* _Required actions_:
a – In the spring football post, reproduce the passage from "1. You are playing" up to and including "to such confusion.)", substituting "conference game" for "regular season game".
b – Answer these questions using the spring football post:
(i) On what day of the week did the writer attend the K-State spring football game?
(ii) Who admitted after the game that it was boring?
(iii) How many reasons to go to a spring football game does the writer list?

* _Source document_:
_ _ _ _ _

Sunday, May 03, 2009

Things I Don't Understand - Spring Football Edition

I went to the K-State spring football game on Saturday.

I apologize if the opening sentence of this Writing seems a little bland, but it seems to fit the subject pretty well. While American football as a spectator sport is often about big hits, exciting plays, roaring crowds, and fierce competition, spring football falls a bit short in most of those aspects. While the contest contained a couple pretty decent hits dispersed and a few plays that could have been deemed exciting, such cases were certainly not the norm, and were not the goal of the game. Football games are played to determine a winner... Spring football games are played to wrap up spring practices and remind people to buy season tickets.

Even Bill Snyder, the legendary former/returning coach of K-State, admitted that the spring game was boring after it was finished. Entertainment is simply not the purpose. It's a glorified practice where the team involved can continue their work on the same basic plays they have focused on all spring. As I see it, there are seven different reasons to go to a spring football game.

1. You are playing in the game.
2. You are coaching in the game.
3. You are a member of the media writing about/broadcasting the game.
4. You are a family member of a player/coach.
5. You are a loyal fan that wants to get an early look at new players/coaching schemes for the upcoming season. (Or you pretend to be doing that, but end up making an endless amount of absurd comments in the process.)
6. You got confused and thought it was a regular season game. (Therefore, you were pretty confused when you got to your seat and realized there was not another team present.)
7. You need an excuse to enjoy the taste of alcohol.  (This one could actually be paired with No. 6, as a drunken stupor could probably lead to such confusion.)

_ _ _ _ _

* _Given data_:

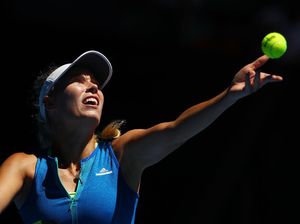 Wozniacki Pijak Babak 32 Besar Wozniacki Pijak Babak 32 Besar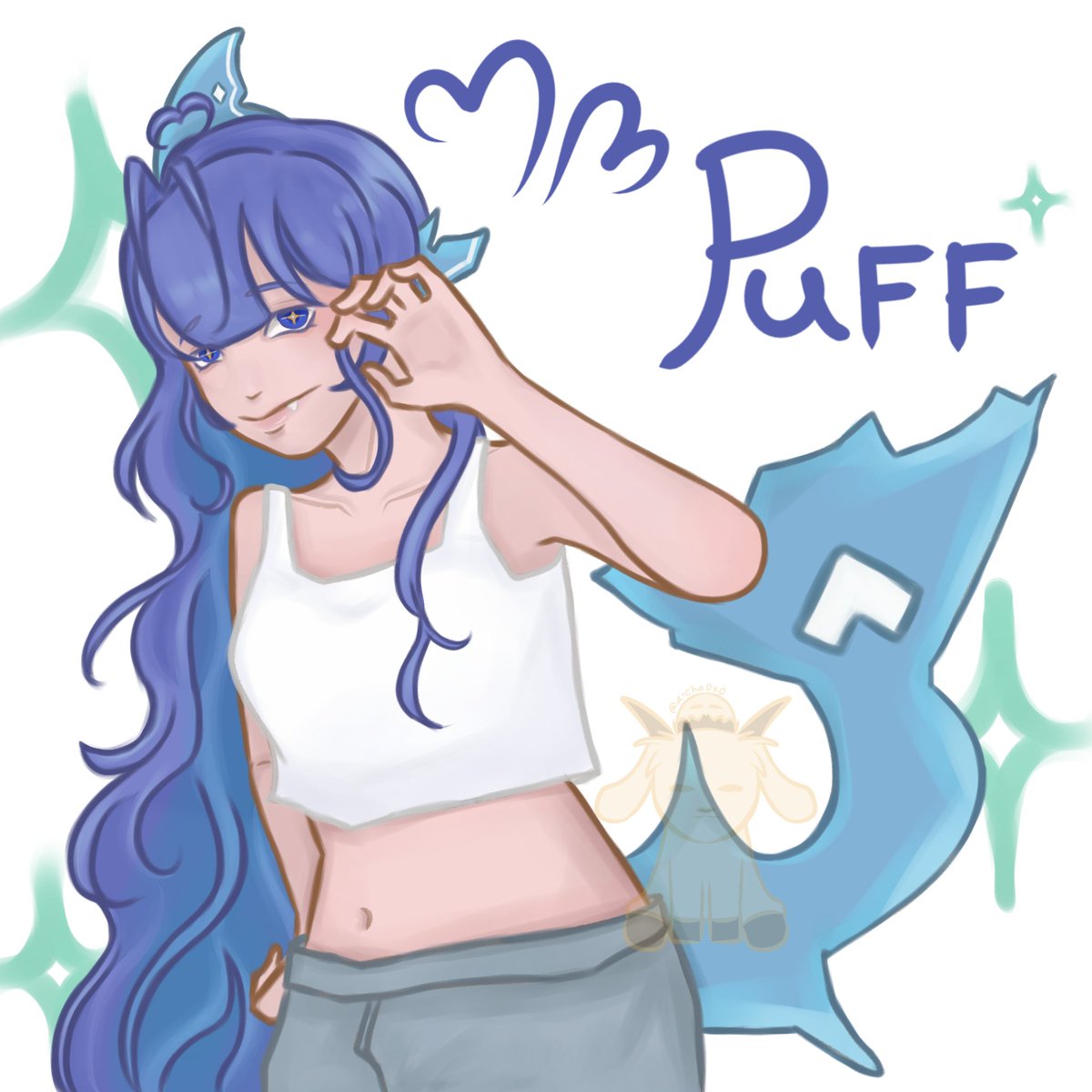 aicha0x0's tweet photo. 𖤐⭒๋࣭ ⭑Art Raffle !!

_ _ _ _ _

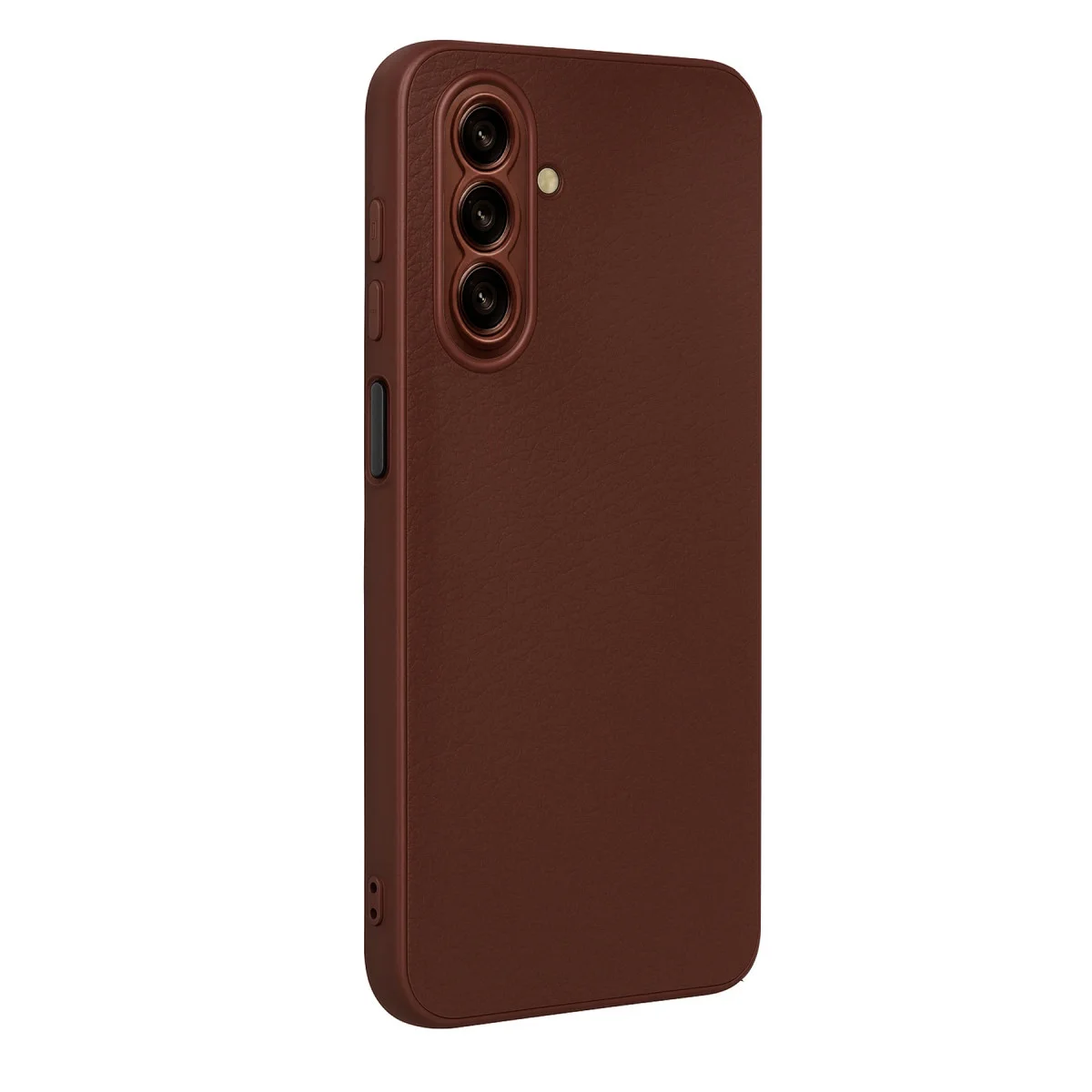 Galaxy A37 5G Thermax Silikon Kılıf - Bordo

_ _ _ _ _

* _Answers by task_:
a –
1. You are playing in the game.
2. You are coaching in the game.
3. You are a member of the media writing about/broadcasting the game.
4. You are a family member of a player/coach.
5. You are a loyal fan that wants to get an early look at new players/coaching schemes for the upcoming season. (Or you pretend to be doing that, but end up making an endless amount of absurd comments in the process.)
6. You got confused and thought it was a conference game. (Therefore, you were pretty confused when you got to your seat and realized there was not another team present.)
7. You need an excuse to enjoy the taste of alcohol.  (This one could actually be paired with No. 6, as a drunken stupor could probably lead to such confusion.)

b –
(i) Saturday
(ii) Bill Snyder
(iii) Seven